Donald Trump
One thing explains Trump's madness
Niclas Vent
Reporter
This is a commentary text. Analysis and positions are the writer's.
Published 2025-02-20 21.44
It looks like madness, idiocy and self-harm.
From one perspective, everything Donald Trump is doing now is completely logical and understandable.
He is trying to carry out the coup of the century.
That he will fail is the least of the problems.

His foreign minister is negotiating with Russia. His vice president is attacking his allies. He himself accuses Ukraine of starting the war, and calls the country's president Zelensky a dictator.
Donald Trump's actions over the past week may seem difficult to understand, as they clearly run counter to the United States' own interests.
Continuing to support Ukraine has many advantages:
- You defend democracy and a rules-based world order.
- You keep your allies together.
- For a pittance, you contribute to the depletion and devastation of the military resources of a major geopolitical rival.
The United States has given Ukraine $65 billion in military aid during three years of war – which is equivalent to just over 2 percent of the United States' defense budget over the same period.
At the same time, Russia has lost at least 11,800 armored vehicles and perhaps up to 850,000 dead or wounded.
In stark terms, it is difficult to imagine more value for money than that.
So why desperately want to end a conflict on bad terms that only disadvantages your enemy?
If the answer is difficult to understand, it is because the question is asked incorrectly.
Trump simply does not consider Russia his enemy.
There is only one explanation that makes Donald Trump's actions over the past week logical and understandable. Still stupid and dangerous – but understandable:
He wants to enlist Russia on his side in the geopolitical showdown with China.
Exactly what Richard Nixon did with his trip to Beijing in 1972 – “the week that changed the world” – but in reverse.
Then the US pryed China away from its main rival, the Soviet Union. Now Trump wants to pry Russia away from China in the same way.
A rapprochement with Russia is an old dream in some Republican circles, and Trump worked intensively on it already during his last presidential term, when, among other things, he wanted to join forces with Putin to “knock the crap out of” ISIS.
There is much to suggest that his plan is still alive, and that he is prepared to throw Ukraine – and perhaps more countries than that – under the bus to get there.
– What you never want to happen is for Russia and China to unite. I'm going to have to un-unite them, and I think I can do it, Trump said in October.
Secretary of State Marco Rubio also hinted at the matter, in some not-so-noticeable comments after the meeting with his Russian counterpart Sergei Lavrov on Tuesday.
He described the work ahead as a three-stage rocket, where stage two is ending the war in Ukraine:
- That issue is going to be difficult to resolve, but I think it is absolutely necessary for the third part to be possible, which is our ability to work together on other geopolitical issues where we have common interests and some quite unique, possibly historic economic partnerships. The key that opens the door to these opportunities is an end to the conflict, says Marco Rubio.
If the world were a board in a strategy game, there would be a lot to support the idea.
With a friendly Russia, Trump would in one move close his own European front, and thus be free to concentrate US military resources in the Pacific.
At the same time, increased Russian-Chinese antagonism would put pressure on China along the long border between the countries.
But there is no indication that Trump will succeed.
Russia and China are now too close to each other, and economic normalization between Russia and Europe cannot even be offered by Trump. Putin also knows that Trump may be gone in a few years.
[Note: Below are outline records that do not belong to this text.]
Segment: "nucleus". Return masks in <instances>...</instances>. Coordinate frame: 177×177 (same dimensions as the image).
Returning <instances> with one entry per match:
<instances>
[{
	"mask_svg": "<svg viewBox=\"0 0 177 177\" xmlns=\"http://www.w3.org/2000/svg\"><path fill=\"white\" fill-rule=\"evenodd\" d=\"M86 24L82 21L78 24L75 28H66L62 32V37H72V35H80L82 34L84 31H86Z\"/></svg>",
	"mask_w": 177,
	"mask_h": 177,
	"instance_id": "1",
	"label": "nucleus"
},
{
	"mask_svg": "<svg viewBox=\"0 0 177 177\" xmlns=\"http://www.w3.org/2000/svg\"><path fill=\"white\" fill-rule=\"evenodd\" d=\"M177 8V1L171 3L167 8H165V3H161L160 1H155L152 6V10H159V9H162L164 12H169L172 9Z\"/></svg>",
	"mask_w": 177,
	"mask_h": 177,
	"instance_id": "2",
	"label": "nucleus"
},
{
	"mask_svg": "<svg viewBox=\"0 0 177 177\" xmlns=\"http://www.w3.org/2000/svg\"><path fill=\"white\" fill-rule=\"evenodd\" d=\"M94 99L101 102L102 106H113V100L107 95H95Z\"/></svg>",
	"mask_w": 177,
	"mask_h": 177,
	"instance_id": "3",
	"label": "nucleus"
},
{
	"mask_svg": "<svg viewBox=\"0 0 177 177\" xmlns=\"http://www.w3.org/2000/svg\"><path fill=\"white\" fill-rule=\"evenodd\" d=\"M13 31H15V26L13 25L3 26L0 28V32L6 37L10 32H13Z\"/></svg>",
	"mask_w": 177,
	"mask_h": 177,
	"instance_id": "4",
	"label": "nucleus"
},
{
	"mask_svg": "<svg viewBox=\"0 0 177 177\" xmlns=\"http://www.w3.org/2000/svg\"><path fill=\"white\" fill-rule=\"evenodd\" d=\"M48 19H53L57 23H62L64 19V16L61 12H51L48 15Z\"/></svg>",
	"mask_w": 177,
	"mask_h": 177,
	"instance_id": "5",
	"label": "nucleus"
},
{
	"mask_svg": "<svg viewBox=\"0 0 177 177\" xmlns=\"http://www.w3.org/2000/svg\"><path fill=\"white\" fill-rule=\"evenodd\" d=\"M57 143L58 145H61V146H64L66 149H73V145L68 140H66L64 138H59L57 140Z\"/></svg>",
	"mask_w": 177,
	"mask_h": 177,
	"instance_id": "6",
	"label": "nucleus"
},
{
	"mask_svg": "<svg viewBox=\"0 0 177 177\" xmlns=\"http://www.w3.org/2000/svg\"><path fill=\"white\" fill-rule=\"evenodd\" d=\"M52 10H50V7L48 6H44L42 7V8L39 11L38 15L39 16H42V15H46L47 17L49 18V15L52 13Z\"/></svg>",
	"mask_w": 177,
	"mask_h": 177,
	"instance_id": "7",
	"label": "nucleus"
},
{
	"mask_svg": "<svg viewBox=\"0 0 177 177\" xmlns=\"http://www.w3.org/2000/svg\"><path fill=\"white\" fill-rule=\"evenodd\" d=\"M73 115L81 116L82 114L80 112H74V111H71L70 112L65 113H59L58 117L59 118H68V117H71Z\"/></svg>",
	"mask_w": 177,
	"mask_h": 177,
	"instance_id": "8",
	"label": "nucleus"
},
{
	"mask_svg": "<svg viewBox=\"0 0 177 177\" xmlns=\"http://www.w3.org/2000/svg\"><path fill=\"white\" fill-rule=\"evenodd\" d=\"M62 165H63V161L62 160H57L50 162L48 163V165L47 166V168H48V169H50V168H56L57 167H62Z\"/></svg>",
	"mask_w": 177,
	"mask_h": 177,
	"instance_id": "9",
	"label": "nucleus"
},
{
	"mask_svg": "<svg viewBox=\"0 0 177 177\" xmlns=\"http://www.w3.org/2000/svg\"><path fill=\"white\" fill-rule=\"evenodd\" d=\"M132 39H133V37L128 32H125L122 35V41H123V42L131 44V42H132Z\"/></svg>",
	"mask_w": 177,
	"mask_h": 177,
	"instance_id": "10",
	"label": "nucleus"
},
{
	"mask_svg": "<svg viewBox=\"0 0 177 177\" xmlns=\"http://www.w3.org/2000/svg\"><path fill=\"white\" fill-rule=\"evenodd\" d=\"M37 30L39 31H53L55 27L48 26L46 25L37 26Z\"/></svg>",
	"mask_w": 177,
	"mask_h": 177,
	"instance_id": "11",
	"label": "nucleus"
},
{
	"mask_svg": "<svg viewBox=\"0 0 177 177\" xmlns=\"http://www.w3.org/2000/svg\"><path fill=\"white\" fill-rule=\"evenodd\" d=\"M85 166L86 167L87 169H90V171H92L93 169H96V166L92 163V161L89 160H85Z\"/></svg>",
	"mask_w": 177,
He thanks and accepts what the US gives – but Xi Jinping still seems to be a more stable partner.
Trump's upcoming fiasco is not the big problem.
The path he has taken alone does enormous damage in itself.
Many have spoken of Trump’s negotiations with Russia as a repeat of Munich in 1938, when Britain and France gave up parts of Czechoslovakia to Nazi Germany in exchange for what they thought would be peace.
That analogy seems increasingly wrong.
British Prime Minister Neville Chamberlain may have acted wrongly in Munich, but for a good purpose and with good intentions.
Something similar cannot be said about Trump.
What the US president is now opening up for is more like the Molotov-Ribbentrop Pact, the agreement in which Hitler and Stalin divided Europe between themselves.
What was signed a week before the Second World War began.
FACTS
This is how much the US has given to Ukraine
The US defense budget is approximately $895 billion in 2025.
Military aid to Ukraine has so far amounted to $65.9 billion since February 24, 2022.